DEBBIE GOLDSTEIN: They sent in white and nonwhite paired testers to the same auto dealership and found nonwhite borrowers ended up paying on average $2,500 more than a white borrower over the life of their car loan. And, of course, a car is a really vital tool for most families. It's how you get to work. So it's something that you really need, but that you might be paying for more just because of the color of your skin and the arrangement you got for your financing.
GREENE: Now, Congressman Jeb Hensarling, the Texas Republican who chairs the House Financial Services Committee, saw this study but was not convinced.
JEB HENSARLING: Yeah. I looked at those findings. Did you know that was based on a universe of two people? So this is, at best, junk science. But also, the Bureau's rule predated this study. So the rule was not even based upon the faulty study. And so it is frankly unfair, it is unjust and it never should have happened in the first place.
GREENE: So you dispute the notion that discrimination exists in the lending process?
HENSARLING: No. I didn't say that.
GREENE: OK.
HENSARLING: I said it's very serious, and it needs to be proven.
GREENE: But let me just - I do want to mention that there was a Vanderbilt University study, as well, from 2006 that suggested there was discrimination in this process. But I mean, you clearly don't - you've not seen enough evidence yet to convince you that this is a problem.
HENSARLING: Well, what I believe is that it is actionable. But if you look at the internal documents of the Bureau, they knew their evidence was shaky, and they were trying to press the envelope and they hurt consumers by doing so.
GREENE: Hurt consumers. Yeah. One of the Republican arguments here is that this guidance from the Obama administration made lenders afraid to offer discounts to anyone, regardless of race. And I asked Debbie Goldstein about that.
GOLDSTEIN: It's not clear they are offering discounts to people of color. It seems like they're offering discounts in a biased way to white borrowers. And I think here government policy should be aimed at rooting out discrimination, first and foremost.

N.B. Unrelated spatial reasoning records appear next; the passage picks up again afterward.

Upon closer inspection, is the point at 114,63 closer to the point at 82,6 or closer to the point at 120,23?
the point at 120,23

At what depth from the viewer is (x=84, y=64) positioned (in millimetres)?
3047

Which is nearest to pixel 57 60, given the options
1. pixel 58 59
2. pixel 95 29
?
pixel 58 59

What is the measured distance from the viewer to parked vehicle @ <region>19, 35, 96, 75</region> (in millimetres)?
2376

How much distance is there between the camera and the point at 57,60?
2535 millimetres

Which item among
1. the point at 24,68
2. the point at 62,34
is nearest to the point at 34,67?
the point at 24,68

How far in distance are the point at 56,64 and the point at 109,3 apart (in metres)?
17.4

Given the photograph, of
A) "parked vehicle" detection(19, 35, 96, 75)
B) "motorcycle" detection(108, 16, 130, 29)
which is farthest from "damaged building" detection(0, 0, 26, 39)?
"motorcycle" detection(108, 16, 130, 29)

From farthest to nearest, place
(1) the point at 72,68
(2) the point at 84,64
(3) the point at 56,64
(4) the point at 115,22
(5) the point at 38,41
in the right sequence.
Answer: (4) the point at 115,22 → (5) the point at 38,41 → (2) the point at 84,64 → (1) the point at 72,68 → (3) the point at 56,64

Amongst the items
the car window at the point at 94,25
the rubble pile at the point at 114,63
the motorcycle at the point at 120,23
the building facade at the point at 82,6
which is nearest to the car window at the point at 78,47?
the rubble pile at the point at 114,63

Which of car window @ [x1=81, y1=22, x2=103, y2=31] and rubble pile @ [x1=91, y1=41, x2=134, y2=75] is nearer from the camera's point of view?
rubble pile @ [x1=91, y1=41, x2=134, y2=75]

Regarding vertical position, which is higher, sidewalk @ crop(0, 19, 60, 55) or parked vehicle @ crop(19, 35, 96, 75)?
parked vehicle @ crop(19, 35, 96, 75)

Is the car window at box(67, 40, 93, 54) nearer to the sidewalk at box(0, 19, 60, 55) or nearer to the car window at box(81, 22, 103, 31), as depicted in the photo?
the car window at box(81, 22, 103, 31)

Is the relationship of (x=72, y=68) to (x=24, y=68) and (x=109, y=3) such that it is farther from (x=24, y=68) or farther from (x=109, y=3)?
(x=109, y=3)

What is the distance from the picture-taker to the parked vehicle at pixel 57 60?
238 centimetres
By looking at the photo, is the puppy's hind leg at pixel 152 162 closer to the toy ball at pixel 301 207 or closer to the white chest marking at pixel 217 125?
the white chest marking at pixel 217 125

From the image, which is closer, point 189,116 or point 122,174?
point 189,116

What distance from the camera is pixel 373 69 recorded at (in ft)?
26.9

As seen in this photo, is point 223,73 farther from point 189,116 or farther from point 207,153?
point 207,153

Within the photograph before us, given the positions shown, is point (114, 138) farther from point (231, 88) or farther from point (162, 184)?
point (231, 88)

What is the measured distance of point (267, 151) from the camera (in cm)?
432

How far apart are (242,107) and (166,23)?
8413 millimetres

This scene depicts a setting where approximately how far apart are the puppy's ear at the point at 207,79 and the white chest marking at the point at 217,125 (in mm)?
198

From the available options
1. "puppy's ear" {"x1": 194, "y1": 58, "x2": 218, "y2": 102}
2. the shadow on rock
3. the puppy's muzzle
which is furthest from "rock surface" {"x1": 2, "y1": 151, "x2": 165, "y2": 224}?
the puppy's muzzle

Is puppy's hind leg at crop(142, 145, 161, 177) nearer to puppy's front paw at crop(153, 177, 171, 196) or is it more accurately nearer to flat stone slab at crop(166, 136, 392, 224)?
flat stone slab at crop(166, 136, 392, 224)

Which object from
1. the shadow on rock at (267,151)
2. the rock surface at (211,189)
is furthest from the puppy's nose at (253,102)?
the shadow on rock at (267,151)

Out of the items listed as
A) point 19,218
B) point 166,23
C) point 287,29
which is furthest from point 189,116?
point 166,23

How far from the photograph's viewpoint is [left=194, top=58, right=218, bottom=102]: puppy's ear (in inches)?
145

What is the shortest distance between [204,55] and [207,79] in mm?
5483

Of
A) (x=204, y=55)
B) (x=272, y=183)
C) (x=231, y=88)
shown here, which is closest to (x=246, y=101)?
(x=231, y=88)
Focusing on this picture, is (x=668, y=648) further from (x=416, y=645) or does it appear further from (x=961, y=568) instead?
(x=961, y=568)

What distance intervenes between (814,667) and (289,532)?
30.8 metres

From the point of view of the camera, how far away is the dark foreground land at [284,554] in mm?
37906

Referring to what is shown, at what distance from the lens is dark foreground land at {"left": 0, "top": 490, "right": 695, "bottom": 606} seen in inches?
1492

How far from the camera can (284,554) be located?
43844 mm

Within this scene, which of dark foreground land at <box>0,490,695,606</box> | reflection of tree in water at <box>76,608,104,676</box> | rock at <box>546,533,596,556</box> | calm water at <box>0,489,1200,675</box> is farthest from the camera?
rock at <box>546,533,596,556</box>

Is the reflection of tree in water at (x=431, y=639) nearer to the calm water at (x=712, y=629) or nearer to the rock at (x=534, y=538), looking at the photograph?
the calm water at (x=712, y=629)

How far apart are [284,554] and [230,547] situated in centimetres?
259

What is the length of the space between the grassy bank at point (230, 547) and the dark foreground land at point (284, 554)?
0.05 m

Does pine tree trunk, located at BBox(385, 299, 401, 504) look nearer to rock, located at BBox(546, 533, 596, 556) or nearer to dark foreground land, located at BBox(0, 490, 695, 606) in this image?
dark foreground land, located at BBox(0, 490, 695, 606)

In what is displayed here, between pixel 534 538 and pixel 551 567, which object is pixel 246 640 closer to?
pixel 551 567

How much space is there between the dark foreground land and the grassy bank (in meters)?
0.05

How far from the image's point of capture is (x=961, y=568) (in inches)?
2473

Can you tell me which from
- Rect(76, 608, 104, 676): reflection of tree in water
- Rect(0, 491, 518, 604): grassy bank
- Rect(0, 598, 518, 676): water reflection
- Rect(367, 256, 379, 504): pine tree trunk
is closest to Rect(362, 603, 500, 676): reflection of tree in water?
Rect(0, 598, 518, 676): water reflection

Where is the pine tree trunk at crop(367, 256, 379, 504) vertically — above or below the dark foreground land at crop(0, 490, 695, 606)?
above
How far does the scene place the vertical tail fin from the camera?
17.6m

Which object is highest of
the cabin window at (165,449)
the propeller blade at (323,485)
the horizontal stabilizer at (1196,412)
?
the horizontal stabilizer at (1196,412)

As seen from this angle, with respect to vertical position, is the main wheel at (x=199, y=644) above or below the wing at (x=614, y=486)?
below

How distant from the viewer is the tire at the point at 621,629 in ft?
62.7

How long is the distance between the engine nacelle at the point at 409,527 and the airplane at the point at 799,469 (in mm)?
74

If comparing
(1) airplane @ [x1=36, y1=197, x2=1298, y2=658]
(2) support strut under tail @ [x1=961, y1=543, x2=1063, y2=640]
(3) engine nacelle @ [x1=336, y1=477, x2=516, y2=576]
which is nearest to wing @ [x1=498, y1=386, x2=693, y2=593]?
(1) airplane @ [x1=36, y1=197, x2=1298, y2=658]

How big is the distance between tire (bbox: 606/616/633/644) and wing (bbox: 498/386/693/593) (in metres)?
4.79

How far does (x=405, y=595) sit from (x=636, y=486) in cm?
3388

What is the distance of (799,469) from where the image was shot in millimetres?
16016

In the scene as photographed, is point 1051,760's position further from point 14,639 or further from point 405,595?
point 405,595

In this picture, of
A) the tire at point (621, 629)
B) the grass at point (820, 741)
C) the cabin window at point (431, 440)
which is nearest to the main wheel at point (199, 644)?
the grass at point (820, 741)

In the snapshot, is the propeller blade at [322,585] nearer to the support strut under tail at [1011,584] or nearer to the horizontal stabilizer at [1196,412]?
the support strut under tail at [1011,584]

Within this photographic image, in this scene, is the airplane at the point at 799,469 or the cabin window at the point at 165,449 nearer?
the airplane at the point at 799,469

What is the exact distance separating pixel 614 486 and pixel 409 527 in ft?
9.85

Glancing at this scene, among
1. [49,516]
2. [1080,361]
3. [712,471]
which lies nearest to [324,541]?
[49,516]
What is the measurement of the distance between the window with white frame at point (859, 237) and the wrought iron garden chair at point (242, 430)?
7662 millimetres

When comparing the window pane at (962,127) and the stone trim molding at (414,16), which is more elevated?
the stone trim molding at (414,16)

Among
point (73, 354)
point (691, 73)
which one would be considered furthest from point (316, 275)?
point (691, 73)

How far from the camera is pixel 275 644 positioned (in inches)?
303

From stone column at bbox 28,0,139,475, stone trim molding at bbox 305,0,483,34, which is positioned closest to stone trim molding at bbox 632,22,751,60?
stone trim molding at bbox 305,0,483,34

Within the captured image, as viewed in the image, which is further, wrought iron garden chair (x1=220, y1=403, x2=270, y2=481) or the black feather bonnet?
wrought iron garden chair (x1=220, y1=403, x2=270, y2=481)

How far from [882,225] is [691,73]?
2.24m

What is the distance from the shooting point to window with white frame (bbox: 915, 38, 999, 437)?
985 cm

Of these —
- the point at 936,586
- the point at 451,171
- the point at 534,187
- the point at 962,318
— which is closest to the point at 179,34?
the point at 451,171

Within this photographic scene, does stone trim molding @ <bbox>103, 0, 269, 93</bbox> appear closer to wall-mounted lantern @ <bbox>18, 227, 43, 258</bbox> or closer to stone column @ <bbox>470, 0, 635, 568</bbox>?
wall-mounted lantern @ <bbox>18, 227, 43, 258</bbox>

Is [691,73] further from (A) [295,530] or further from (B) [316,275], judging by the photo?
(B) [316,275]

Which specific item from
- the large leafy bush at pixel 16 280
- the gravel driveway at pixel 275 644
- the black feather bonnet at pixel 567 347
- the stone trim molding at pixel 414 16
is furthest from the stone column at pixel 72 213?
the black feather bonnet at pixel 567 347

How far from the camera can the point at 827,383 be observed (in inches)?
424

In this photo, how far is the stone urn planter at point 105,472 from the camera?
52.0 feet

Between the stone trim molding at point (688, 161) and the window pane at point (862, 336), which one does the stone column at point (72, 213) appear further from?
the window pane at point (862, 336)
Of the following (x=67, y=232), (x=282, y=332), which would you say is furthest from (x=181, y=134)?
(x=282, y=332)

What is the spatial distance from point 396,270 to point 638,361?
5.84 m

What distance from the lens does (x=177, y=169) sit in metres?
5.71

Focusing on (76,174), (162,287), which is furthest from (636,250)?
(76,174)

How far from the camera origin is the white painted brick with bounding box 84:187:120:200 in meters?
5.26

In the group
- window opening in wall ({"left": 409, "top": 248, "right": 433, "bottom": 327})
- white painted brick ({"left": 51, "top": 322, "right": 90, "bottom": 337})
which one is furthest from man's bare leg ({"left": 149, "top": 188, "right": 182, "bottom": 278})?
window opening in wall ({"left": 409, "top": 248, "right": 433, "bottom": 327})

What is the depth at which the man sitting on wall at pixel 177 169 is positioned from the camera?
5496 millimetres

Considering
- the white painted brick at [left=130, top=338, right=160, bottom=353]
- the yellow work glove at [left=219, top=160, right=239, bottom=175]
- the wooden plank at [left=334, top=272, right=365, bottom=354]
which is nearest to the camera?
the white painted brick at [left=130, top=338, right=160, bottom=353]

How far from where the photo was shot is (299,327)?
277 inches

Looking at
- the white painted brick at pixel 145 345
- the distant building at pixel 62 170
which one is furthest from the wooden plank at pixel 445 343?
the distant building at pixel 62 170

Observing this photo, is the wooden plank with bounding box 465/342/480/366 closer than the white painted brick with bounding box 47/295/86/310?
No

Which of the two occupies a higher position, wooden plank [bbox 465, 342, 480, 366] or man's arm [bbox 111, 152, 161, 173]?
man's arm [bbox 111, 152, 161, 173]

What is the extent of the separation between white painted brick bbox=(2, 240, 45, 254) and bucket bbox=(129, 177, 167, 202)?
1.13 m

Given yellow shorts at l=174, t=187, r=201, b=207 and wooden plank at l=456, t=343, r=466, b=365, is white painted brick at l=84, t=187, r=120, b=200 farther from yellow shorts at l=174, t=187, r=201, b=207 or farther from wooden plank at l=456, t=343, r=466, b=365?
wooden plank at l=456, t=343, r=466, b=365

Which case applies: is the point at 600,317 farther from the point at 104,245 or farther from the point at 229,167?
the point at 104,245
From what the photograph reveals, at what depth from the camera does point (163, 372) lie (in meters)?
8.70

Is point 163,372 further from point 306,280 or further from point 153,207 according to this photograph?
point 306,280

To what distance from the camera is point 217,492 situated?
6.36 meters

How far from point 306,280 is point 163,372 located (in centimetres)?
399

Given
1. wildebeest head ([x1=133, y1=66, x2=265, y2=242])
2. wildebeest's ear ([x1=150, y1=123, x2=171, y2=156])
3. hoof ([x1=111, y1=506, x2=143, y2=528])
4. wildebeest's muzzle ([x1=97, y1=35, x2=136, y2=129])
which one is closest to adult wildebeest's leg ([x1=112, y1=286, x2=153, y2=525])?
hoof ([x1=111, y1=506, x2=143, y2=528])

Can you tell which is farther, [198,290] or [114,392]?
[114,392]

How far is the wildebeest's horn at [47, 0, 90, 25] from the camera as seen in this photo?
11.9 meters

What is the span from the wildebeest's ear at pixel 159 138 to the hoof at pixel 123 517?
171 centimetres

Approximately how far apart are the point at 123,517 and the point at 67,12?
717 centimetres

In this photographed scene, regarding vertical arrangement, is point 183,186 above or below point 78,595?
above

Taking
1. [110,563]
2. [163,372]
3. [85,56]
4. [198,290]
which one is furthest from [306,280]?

GREENE: What do you tell a member of Congress who has voted or is voting to scrap these rules, and they say they clearly are not effective in terms of reducing this discrimination, they're an extra burden on lenders so let's scrap these and find a better way to enforce the law that's already there?
GOLDSTEIN: I think that the message that Congress is sending when they overturn the guidance is that they don't think discrimination is a problem and that the auto lending industry should be permitted to do what it wants.
GREENE: Republican Congressman Jeb Hensarling said that's not the message at all. He says he takes charges of discrimination very seriously but that what he sees as government overreach is not the answer.
HENSARLING: Where you have a specific dealer, a specific auto dealer engaged in reprehensible, racist, illegal, unlawful conduct, that needs to be brought to the attention of the proper authorities. But don't just willy-nilly make the accusation against an entire industry. That's outrageous.